Je fis chez lui la connaissance d'un noble et savant Siamois, Kum-Moto, qui n'est inférieur à aucun homme de sa nation par l'esprit, l'érudition et le caractère.

Notre première promenade fut pour le mont le plus rapproché de la ville, et au sommet duquel se trouve le palais du roi. De loin, l'apparence de cette construction, d'architecture européenne, est charmante, et sa situation sur 1a hauteur est des mieux choisies. Une magnifique chaussée y conduit depuis le fleuve, et le sentier sinueux qui mène à l'édifice a été parfaitement ménagé au milieu des roches volcaniques, basaltes, scories qui couvrent toute la surface de cet ancien cratère.

Du sud au nord s'étend, à vingt-cinq milles seulement, une chaîne de montagnes nommée Deng, et habitée par les tribus indépendantes des primitifs Kariens, dominée par des pics plus élevés encore. Au pied de ces montagnes se déroule la plaine avec ses forêts, ses nombreux palmiers, ses beaux champs de riz, puis viennent des monts détachés, aux formes pittoresques, aux tons riches et variés, quoique sombres. Enfin à l'est et au sud, et au delà d'une autre plaine, s'étend le golfe, dont la teinte vaporeuse se confond avec celle de l'horizon, et que croisent quelques navires à peine perceptibles.

C'est un de ces paysages qu'on ne peut oublier, et le roi a fait preuve de goût en y faisant construire un palais.
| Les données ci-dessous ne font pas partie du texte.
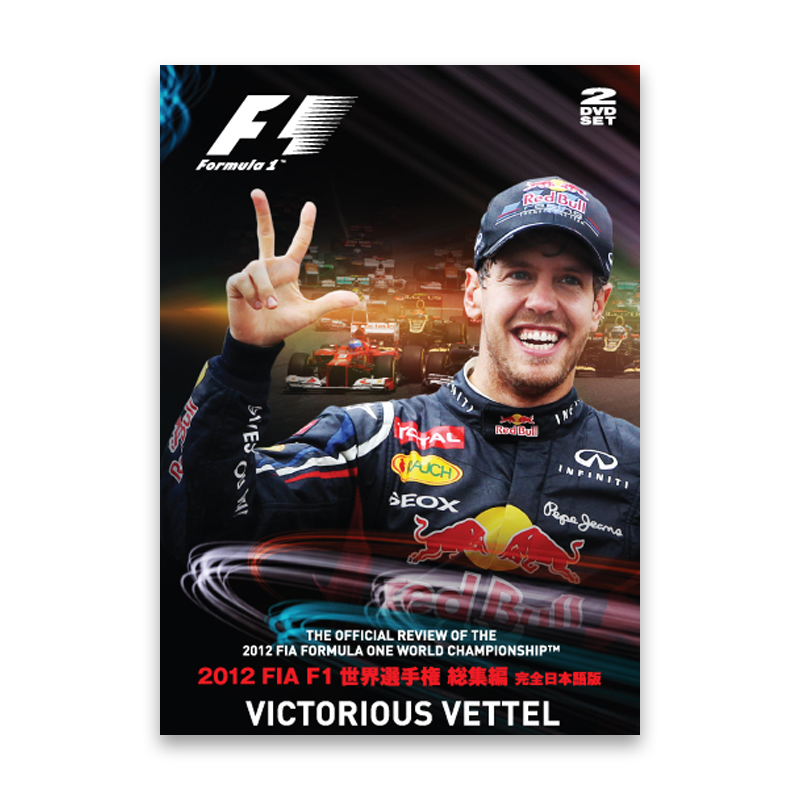 2012年 FIA F1世界選手権総集編 完全日本語版 DVD版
Rien n'est moins poétique que l'imagination dés Indo-Chinois; leur coeur ne se ressent nullement des rayons brûlants de leur soleil; cependant cette sublime nature ne les trouve pas tout à fait insensibles, puisqu'ils profitent des sites les plus beaux, les plus grandioses, pour y élever des châteaux et des pagodes.
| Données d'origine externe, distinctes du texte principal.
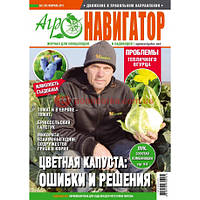 Журнал АГРОНАВИГАТОР №2 (февраль) 2017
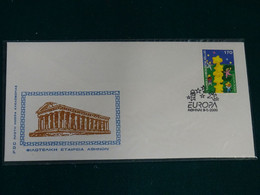 Greece 2000 Europa Cept Imperforate Unofficial FDC VF - FDC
En quittant le sommet de ce mont, nous descendîmes dans les profondeurs d'un antre à trois milles de distance, et qui est également un volcan éteint ou un cratère de soulèvement. Ici se trouvent quatre ou cinq grottes, dont deux surtout sont d'une largeur et d'une profondeur surprenantes, et surtout d'un pittoresque extrême. À la vue d'un décor qui les représenterait avec fidélité, on les croirait l'œuvre d'une riche imagination, et on nierait qu'il soit possible de rien voir d'aussi beau dans la nature. Ces roches, tenues longtemps en fusion, ont pris par le refroidissement ces formes curieuses particulières aux scories et au basalte, puis plus tard la mer se retirant, car tous ces monts ont surgi du sein des eaux, et l'humidité de la terre continuant à suinter, ces mêmes rochers se sont teints de couleurs si riches, si harmonieuses; ils se sont ornés de si imposantes, si gracieuses stalactites, dont les hautes et blanches colonnades semblent soutenir les voûtes et les parois de ces souterrains, que l'on croit assister à une de ces belles scènes féeriques qui font à Noël la fortune des théâtres de Londres.
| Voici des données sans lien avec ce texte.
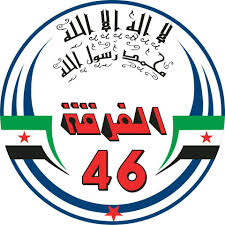 Rebel Syrian Flag The Moderate Rebels A Growing List Of Vetted Groups Fielding Bgm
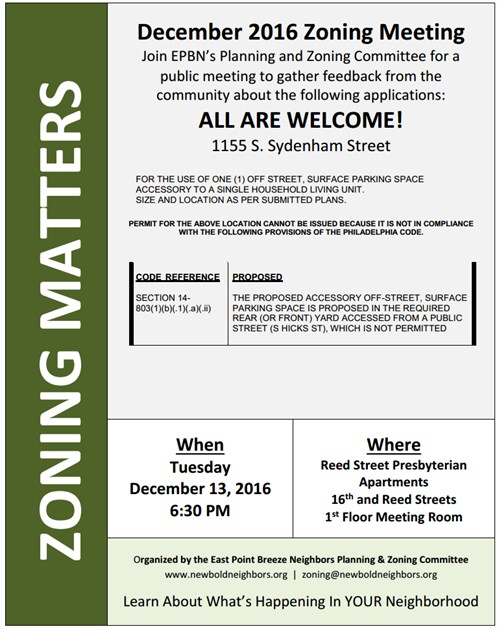 December 2016 Public Zoning Meeting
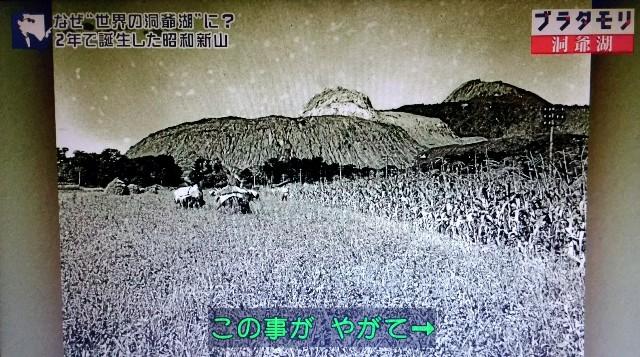 f:id:morifumikirikita319:20171105155310j:image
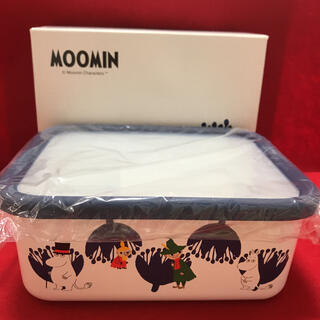 フジホーロー(富士ホーロー)の『新品未使用』ムーミン 富士ホーロー MOOMIN 深型角容器L(容器)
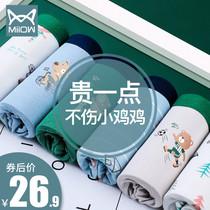 猫人儿童纯棉内裤男童平角全棉宝宝男孩小童中大童四角裤12短裤15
Si le goût de l'architecte qui a construit le palais du roi en ville a échoué à l'intérieur, ici du moins il a tiré le meilleur parti possible de tous les avantages qu'offrait la nature, et heureusement sans leur nuire en rien. Pour peu que le marteau eût touché aux roches, il les eût défigurées; on n'a donc eu simplement qu'à niveler le sol, et à pratiquer quelques beaux escaliers pour aider à descendre dans l'intérieur des grottes et les faire paraître dans toute leur beauté. (*)

(*Le Tour du monde doit la vue de cette grotte et celle de la plaine de Petchabury à l'obligeance de M. Bocourt aîné, naturaliste du jardin des Plantes, qui a mis à notre disposition l'album d'aquarelles et de photographies qu'il a apporté de Siam en 1861).

La plus vaste et la plus pittoresque des deux cavernes a été convertie en temple; elle est bordée sur toute son étendue d'un rang d'idoles, dont la plus grande, représentant Bouddha, dans le sommeil, est toute dorée.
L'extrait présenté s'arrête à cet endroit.